The Tennessee Valley Authority’s Paradise power plant in Kentucky is a prime example of the dominant market trend in electric utilities. In 2017, two of TVA’s three coal burning generators in Kentucky were retired in favor of natural gas.
“Natural gas is more flexible, it’s cheaper to operate and it’s also more efficient,” TVA’s Senior Vice President of Power Operations David Sorrick said. “The unit behind me becomes the most efficient unit in the TVA fleet.”
Sorrick was giving a tour of the new 1100 megawatt gas facility. In the distance stood the giant cooling towers of two older coal-fired generators, now idled.
Armstrong coal operated the mines that supplied Paradise. In November Armstrong became the first coal company bankruptcy of the Trump presidency. Illinois-based Knight Hawk coal is poised to take over Armstrong’s Kentucky mines. CEO Steve Carter said employment there will probably be lower.
“Pricing is very difficult. We’re competing with natural gas,” Carter said. “So it’s only the low cost producer that can really establish a margin in these difficult markets we’ve got.”
Carter said he doesn’t expect much to change in the coal markets in the next year. He’s glad to see the Trump administration working to roll back regulations. But he said most coal producers and power plants are already complying with environmental regulations.
“I think President Trump is doing what he can, it’s just a difficult process,” he said.

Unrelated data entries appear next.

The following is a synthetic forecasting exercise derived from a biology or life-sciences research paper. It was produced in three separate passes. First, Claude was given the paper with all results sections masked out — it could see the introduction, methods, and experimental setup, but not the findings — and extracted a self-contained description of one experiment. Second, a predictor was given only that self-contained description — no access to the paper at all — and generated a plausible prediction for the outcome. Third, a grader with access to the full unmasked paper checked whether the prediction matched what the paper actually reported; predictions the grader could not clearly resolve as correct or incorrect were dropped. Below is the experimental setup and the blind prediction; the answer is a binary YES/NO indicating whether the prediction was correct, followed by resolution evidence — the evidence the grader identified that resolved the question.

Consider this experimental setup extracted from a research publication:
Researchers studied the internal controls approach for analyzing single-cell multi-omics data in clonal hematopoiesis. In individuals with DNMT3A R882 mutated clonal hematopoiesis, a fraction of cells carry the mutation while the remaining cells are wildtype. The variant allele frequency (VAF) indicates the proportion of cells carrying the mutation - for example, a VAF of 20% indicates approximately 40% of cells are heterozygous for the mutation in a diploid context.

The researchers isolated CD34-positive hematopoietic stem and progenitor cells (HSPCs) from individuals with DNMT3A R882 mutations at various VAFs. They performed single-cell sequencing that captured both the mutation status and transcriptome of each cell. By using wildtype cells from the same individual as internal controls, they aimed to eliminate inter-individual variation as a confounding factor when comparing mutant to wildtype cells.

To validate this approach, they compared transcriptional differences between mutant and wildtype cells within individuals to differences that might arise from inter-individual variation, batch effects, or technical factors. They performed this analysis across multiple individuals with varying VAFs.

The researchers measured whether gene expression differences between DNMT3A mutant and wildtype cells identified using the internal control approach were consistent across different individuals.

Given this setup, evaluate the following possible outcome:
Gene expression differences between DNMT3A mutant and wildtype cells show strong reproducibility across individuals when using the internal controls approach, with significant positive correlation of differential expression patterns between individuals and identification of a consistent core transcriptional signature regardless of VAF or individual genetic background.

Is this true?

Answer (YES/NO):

Brian Lego is a researcher at West Virginia University who recently co-authored a report about coal production in the state. He said although there’s been a slight spike in demand for coal in the Appalachian region, that is unlikely to continue.
“There’s not going to be a whole lot of movement,” Lego said. “And the movement will likely be down unless there’s some kind of overseas issue that might crop up again.”

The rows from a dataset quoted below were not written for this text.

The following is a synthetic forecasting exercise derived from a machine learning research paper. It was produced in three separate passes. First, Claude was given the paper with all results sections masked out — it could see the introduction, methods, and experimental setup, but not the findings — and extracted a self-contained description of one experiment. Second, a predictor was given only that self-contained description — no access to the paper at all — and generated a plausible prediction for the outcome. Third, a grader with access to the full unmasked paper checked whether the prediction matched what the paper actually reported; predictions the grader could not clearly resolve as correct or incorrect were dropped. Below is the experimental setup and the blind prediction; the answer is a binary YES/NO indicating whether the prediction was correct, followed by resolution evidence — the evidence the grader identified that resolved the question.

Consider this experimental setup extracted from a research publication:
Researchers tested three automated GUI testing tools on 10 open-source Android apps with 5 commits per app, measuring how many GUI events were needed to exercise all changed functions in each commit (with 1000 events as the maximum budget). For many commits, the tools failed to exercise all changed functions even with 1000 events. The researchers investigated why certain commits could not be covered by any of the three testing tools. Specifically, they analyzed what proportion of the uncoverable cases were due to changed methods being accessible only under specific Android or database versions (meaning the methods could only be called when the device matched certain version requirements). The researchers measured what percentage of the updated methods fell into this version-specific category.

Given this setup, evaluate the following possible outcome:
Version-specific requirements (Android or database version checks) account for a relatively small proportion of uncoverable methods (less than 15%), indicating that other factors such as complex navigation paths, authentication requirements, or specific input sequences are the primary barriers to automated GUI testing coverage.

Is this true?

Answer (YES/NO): NO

The Energy Information Administration predicts there will be a decline in U.S. coal exports and production. Lego said the Ohio Valley region will probably lose more coal fired power plants within the next couple of years. He said the increase in coal production has led to more jobs, but it’s probably temporary.
“Oftentimes when you see a bust from a boom it’s much worse because the places that experience the boom are ill equipped to deal with the bust,” he said.
Which brings us back to miners Mullins and Counts. Mullins said he isn’t seeing the evidence of Trump bringing coal jobs back.
“He knew that when he made all these promises to all these people and I think a lot of people are seeing now that they've been let down,” Mullins said.
Counts said he has seen new mining equipment in his area, and if the companies are investing in their equipment then they’ll invest in the people. He’s holding out hope that Trump will improve coal markets and jobs.
“Trump says it’s the last chance for the coal miner and I really believe that. I really believe it was our last chance, and it’s coming back,” Counts said.
Both of these retired coal miners have been diagnosed with black lung, a disease that’s on the rise in Appalachian coal country. It’s a stark reminder that whatever the future holds for coal employment, coal miners will be paying the costs for years to come.